▶ DOCUMENT EXTRACT:

Lies, tricks and technology
These can be used to install false beliefs, such as that the person is always being watched and listened to (microphones), being forced to watch films and told the film is reality, or being convinced that they are 'crazy’, for example by alien abduction role-playing combined with hallucinogens, faking a person’s death and then having that person present and healthy the next day (Oksana, 1994; Lacter, 2011).

Forced to take drugs
Sedatives, hallucinogens, stimulants and memory-loss drugs are often used to lower resistance or to make tricks more effective (Oksana, 1994).

Non-human dissociative parts/alters
Stage magic, robes and props including costumes, candles and lighting effects, when combined with lies and drugs especially, can create parts who believe that they are demons or spiritual beings who cannot be harmed. Forcing a child to behave like an animal can create parts who believe that they are animals (Miller, 2014).

Torture, especially kinds which do not mark the body
This includes deprivation of food, water or sleep; suffocation; sensory deprivation (as used at Guantanamo Bay); water torture/drowning and electro-shock. A person refusing to comply will be tortured until another dissociative part appears who is willing to perform an abhorrent act (Oksana, 1994; Lacter, 2011).

Use of restraints and confinement
These are used to terrify and to invoke a feeling of helplessness (Oksana, 1994; Lacter, 2011).

Forced participation in child pornography, prostitution and sex trafficking
This may include being forced to perform sexual acts or physical abuse on other children, and drug money being used to fund the group.

▶ PROVIDED RECORDS:

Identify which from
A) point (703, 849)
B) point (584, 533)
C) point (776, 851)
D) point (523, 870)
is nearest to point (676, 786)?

---

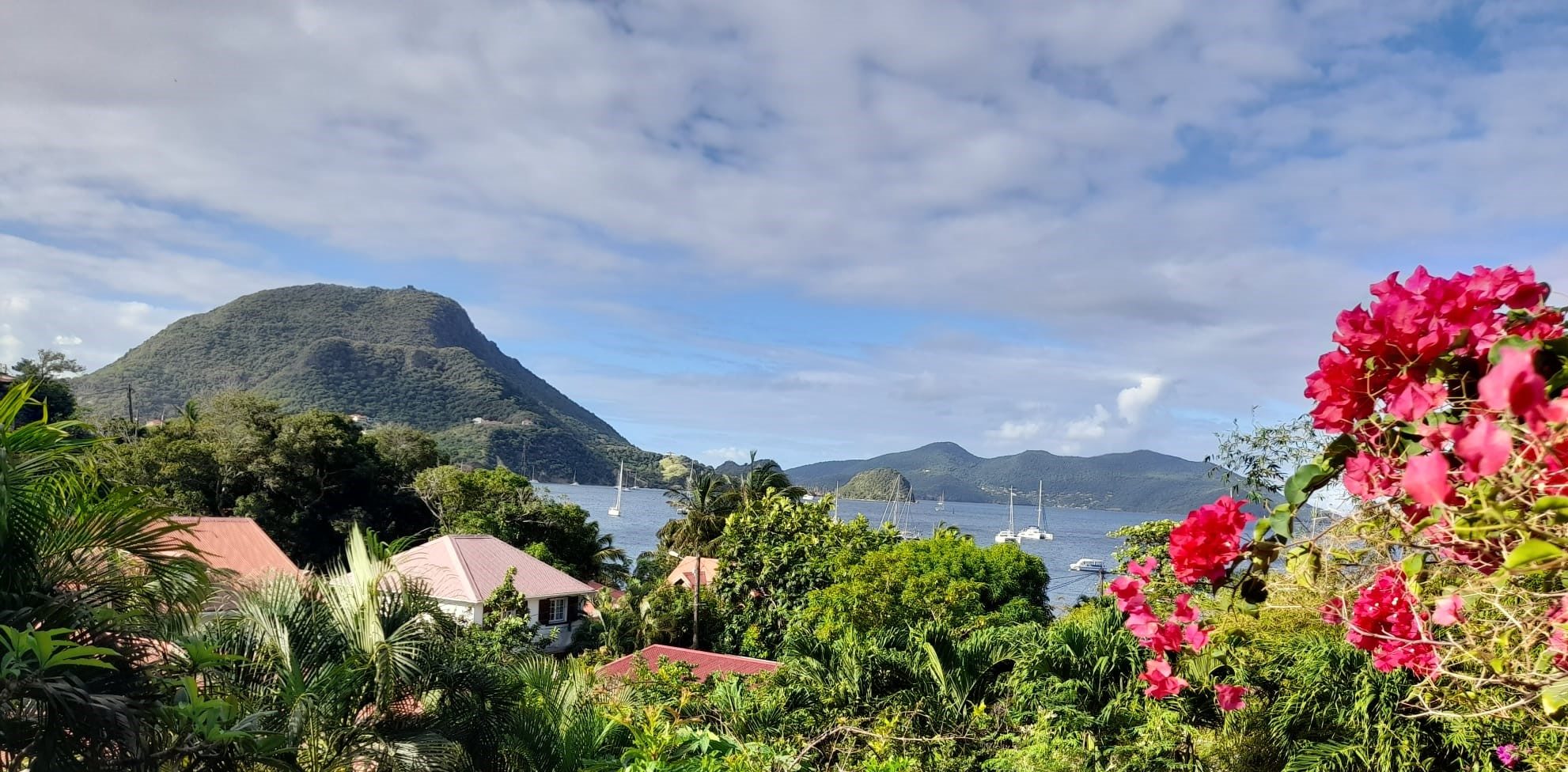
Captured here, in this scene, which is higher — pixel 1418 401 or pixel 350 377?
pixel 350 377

▶ TASK ITEM A: List the types of drugs that the text on abuse methods says are often used to lower resistance or make tricks more effective.
▶ TASK ITEM B: In the text on abuse methods, what purpose is given for the use of restraints and confinement?
▶ TASK ITEM C: Resume the text on abuse methods, starting right after its last sentence.

▶ WRITTEN RESPONSE A: Sedatives, hallucinogens, stimulants and memory-loss drugs.

▶ WRITTEN RESPONSE B: They are used to terrify and to invoke a feeling of helplessness.

▶ WRITTEN RESPONSE C:
Using snakes, spiders, maggots, rats and other animals
To induce fear and disgust (Lacter, 2011).

Forced ingestion of offensive bodily fluids and matter
This includes blood, urine, faeces, flesh and vomit (Oksana, 1994; Lacter, 2011).

Forced pregnancy and killing of newborn babies
The baby may be used for ritual purposes such as sacrifice. The pregnancies are often hidden, to prevent police investigation of the disappearance or death of the baby, and delivery may be induced early to coincide with ritual dates (Miller, 2014; Matthew, 2001).

Creation of a large number of dissociative parts
This may involve the creation of dozens or even hundreds of parts. Many will be 'fragments’ rather than complete alters. For instance, one memory of abuse may be split between several parts, each holding a different aspect of the memory (sound, pain, visuals, feelings) (Miller, 2014).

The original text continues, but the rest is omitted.